Junge Sinfoniker begeistern im Bünder Stadtgarten So herrlich musiziert die Jugend

Bünde (WB/tm). Die Jungen Sinfoniker sind ein großes Orchester, bestehend aus 80 Musikern. Und doch hat beim Konzert im Bünder Stadtgarten am Samstag vom Anfang bis zum Ende eine Violinistin den Mittelpunkt gebildet: Ausnahmetalent Gina Keiko Friesicke.

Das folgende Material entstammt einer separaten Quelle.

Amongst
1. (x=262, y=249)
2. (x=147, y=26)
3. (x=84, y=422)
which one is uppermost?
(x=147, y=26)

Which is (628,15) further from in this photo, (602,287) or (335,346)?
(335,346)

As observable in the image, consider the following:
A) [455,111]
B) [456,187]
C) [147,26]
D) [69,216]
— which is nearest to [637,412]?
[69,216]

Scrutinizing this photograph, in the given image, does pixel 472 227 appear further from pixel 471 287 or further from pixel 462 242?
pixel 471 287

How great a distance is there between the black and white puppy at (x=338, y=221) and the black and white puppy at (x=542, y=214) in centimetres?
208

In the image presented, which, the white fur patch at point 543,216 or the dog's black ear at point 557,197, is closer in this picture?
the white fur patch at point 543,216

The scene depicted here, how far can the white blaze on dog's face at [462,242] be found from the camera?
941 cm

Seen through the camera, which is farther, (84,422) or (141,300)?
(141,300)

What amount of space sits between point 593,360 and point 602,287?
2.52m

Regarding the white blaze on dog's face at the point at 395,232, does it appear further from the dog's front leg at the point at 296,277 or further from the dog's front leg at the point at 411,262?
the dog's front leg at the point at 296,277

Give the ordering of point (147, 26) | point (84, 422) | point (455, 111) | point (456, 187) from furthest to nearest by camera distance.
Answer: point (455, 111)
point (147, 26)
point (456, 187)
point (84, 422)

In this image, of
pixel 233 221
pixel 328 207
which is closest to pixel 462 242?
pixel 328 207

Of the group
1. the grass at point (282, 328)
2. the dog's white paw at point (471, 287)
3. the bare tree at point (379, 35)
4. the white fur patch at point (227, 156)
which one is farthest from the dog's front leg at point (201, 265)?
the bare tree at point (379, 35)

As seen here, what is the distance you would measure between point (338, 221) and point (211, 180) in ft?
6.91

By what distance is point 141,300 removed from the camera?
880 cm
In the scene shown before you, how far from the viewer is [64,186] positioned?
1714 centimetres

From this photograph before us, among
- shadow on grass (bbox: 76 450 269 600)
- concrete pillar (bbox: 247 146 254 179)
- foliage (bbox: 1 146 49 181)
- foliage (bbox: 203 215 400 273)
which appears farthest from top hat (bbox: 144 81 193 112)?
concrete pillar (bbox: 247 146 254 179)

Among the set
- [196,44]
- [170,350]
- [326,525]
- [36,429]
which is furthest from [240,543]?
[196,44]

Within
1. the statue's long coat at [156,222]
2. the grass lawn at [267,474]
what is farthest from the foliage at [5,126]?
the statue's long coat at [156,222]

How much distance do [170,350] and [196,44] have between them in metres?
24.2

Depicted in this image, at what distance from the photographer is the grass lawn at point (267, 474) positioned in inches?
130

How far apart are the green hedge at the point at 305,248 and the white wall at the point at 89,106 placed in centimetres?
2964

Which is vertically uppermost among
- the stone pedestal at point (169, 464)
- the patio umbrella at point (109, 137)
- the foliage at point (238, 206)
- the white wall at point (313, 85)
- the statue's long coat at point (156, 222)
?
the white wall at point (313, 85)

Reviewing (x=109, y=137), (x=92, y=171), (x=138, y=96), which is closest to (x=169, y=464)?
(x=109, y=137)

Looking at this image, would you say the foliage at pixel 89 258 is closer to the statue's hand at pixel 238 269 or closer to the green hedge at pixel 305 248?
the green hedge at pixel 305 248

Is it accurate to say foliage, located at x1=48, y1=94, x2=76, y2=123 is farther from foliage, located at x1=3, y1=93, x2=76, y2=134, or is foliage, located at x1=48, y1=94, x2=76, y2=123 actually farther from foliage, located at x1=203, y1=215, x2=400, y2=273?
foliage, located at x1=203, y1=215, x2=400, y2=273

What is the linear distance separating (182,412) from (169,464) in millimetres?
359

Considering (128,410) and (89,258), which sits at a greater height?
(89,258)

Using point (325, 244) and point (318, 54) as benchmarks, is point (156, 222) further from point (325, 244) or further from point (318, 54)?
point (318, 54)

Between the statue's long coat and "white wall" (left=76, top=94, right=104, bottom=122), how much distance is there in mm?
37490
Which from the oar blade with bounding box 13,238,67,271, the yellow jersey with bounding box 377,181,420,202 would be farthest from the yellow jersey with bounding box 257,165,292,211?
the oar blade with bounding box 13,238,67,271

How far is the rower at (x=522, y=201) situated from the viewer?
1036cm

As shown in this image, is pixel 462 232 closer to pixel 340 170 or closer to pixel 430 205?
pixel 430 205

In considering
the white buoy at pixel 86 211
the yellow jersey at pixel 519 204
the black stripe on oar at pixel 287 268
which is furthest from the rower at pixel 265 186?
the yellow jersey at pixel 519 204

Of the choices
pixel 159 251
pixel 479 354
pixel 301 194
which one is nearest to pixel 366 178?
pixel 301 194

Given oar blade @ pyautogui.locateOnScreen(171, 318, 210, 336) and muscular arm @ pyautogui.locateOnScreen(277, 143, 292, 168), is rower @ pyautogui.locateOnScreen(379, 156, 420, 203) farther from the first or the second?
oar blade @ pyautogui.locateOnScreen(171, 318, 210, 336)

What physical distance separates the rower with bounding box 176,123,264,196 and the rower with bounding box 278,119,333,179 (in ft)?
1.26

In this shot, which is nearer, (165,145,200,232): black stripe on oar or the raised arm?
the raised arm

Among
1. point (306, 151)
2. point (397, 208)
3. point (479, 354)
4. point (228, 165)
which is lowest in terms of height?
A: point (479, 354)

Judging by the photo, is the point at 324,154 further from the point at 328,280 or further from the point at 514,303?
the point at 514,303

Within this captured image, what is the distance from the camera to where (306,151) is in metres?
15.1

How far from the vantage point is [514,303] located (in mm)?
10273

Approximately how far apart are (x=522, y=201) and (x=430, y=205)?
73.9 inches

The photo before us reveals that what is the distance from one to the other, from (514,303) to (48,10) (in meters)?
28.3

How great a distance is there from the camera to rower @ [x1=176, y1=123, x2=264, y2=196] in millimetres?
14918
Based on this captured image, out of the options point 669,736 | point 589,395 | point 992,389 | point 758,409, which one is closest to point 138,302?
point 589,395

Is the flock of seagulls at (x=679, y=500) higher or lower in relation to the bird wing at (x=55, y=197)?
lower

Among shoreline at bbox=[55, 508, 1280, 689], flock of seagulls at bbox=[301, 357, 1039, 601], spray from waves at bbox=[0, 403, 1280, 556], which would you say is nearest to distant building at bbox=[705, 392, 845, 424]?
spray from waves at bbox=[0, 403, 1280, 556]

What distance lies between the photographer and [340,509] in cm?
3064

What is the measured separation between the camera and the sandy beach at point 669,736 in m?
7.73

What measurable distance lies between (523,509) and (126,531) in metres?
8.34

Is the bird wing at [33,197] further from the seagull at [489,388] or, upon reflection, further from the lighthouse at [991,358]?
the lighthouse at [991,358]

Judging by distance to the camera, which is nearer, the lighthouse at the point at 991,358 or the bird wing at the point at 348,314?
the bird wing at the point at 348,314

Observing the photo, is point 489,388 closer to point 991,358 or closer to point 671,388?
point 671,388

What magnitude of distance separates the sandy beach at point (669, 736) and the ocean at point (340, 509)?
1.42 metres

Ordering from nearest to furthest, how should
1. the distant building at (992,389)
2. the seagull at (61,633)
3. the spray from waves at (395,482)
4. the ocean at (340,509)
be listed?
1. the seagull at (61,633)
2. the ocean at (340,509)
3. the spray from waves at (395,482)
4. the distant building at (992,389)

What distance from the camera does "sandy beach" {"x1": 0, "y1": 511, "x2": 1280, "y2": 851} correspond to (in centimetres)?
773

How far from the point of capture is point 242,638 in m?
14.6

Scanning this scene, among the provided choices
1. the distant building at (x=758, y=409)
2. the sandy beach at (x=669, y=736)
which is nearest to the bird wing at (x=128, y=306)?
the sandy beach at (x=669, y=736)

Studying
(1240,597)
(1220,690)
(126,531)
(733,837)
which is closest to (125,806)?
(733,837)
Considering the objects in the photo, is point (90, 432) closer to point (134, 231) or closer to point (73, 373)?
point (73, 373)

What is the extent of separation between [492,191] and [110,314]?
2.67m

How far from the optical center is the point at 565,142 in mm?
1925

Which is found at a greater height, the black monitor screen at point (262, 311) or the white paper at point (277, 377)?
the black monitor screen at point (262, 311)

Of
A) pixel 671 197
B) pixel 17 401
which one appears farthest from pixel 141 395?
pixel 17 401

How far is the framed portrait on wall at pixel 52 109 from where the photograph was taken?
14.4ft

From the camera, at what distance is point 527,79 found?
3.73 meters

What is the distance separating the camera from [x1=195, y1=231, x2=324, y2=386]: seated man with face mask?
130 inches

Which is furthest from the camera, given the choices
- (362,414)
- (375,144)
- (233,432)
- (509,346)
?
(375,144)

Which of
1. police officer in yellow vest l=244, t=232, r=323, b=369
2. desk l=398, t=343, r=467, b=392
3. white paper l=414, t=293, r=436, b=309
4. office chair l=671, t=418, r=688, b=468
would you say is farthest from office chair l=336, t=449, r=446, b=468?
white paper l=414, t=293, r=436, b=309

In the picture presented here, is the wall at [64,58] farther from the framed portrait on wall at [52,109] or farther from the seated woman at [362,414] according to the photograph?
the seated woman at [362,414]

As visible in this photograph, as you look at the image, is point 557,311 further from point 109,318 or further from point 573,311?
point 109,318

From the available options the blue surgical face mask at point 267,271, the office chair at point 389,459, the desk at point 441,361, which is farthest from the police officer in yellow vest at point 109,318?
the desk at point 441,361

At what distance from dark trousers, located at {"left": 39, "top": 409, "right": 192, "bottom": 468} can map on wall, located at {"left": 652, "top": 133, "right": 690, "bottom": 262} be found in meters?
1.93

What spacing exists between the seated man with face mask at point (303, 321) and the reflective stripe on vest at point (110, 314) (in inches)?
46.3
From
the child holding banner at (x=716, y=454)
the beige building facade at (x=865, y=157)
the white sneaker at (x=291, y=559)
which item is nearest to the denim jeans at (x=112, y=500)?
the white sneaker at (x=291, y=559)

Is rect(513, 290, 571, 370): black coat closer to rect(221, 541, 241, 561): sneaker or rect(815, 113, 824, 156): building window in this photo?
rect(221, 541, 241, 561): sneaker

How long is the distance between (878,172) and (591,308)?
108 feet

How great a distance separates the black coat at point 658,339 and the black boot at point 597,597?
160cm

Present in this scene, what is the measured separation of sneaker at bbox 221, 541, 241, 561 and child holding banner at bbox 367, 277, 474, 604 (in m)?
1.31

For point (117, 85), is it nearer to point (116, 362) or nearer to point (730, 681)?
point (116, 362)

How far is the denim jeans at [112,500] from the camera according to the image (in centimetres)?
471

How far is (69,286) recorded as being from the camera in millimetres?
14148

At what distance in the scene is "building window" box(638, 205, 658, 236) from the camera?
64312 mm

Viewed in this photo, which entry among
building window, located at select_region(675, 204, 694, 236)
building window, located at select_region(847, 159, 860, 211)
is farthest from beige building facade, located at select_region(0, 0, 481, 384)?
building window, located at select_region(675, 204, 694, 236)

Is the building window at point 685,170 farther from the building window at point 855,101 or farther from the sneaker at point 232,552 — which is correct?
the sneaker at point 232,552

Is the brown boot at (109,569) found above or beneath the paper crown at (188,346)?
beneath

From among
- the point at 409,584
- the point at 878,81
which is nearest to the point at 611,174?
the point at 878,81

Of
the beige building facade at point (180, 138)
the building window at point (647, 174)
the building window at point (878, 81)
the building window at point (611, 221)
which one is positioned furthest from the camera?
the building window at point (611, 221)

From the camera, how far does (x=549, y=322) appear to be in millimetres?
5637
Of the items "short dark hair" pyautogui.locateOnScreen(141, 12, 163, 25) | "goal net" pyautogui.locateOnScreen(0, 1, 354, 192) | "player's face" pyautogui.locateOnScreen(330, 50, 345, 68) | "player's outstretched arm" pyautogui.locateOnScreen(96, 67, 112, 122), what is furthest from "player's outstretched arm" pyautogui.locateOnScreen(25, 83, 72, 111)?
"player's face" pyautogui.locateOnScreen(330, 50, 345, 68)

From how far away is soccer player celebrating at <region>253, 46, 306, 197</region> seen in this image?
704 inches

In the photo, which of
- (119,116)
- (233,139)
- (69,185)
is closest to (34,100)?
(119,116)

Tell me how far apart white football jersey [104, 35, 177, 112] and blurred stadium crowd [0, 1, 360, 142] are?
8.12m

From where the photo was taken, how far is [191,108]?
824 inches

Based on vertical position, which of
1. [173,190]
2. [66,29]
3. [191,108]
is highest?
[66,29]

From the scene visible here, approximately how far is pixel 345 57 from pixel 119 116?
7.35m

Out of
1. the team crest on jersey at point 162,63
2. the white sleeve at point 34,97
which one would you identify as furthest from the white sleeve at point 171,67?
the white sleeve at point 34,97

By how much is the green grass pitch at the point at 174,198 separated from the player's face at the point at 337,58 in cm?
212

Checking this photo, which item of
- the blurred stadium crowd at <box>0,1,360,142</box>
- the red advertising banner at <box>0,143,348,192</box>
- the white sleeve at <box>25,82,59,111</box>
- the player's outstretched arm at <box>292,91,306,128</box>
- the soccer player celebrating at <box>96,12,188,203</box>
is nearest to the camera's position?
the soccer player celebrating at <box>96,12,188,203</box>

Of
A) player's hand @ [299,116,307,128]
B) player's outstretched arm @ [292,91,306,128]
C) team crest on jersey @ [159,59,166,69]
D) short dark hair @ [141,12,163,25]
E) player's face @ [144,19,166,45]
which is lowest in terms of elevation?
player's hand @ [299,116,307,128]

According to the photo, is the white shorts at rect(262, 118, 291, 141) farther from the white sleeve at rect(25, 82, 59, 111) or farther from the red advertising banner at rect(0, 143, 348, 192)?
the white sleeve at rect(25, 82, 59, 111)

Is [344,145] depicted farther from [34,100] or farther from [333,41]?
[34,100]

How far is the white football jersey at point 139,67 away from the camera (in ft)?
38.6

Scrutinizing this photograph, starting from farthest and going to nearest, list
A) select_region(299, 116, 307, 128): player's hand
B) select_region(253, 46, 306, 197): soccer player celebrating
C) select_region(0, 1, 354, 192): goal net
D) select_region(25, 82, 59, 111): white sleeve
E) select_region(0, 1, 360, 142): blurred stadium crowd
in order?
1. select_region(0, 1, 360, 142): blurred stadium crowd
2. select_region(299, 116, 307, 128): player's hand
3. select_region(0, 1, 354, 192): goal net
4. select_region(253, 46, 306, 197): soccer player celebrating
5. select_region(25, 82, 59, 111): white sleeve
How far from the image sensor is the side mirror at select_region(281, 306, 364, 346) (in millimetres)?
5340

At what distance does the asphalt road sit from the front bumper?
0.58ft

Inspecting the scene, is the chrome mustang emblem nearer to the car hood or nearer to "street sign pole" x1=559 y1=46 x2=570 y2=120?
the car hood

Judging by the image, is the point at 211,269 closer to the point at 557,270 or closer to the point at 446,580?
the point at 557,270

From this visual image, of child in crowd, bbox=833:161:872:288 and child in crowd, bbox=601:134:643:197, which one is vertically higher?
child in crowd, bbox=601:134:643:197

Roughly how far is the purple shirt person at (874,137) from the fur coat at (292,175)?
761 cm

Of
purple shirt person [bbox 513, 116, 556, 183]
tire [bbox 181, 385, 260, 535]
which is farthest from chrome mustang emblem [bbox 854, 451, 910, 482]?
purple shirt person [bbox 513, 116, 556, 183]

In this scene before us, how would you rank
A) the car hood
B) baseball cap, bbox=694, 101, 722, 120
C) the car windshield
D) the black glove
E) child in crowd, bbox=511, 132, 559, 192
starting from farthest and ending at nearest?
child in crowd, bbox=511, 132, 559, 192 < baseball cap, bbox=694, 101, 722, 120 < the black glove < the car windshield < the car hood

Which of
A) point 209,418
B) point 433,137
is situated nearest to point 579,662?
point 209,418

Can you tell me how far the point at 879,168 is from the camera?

Präzises Blech- und Holzbläserspiel und pointiert eingesetztes Schlagwerk machen die Werke von Tschaikowski und Sibelius zu einem Hochgenuss.
Präzises Blech- und Holzbläserspiel und pointiert eingesetztes Schlagwerk machen die Werke von Tschaikowski und Sibelius zu einem Hochgenuss. Foto: Thomas Meyer

Mit ihrem türkisen Kleid bildete die junge Detmolderin auch optisch das Zentrum der Darbietungen. Die Jungen Sinfoniker sind ein Orchester mit begabten, engagierten Jugendlichen aus Ostwestfalen-Lippe, die sich stets um den Jahreswechsel zu einer intensiven Probenphase treffen, um anschließend einen Konzertmarathon mit anspruchsvollen Stücken zu absolvieren.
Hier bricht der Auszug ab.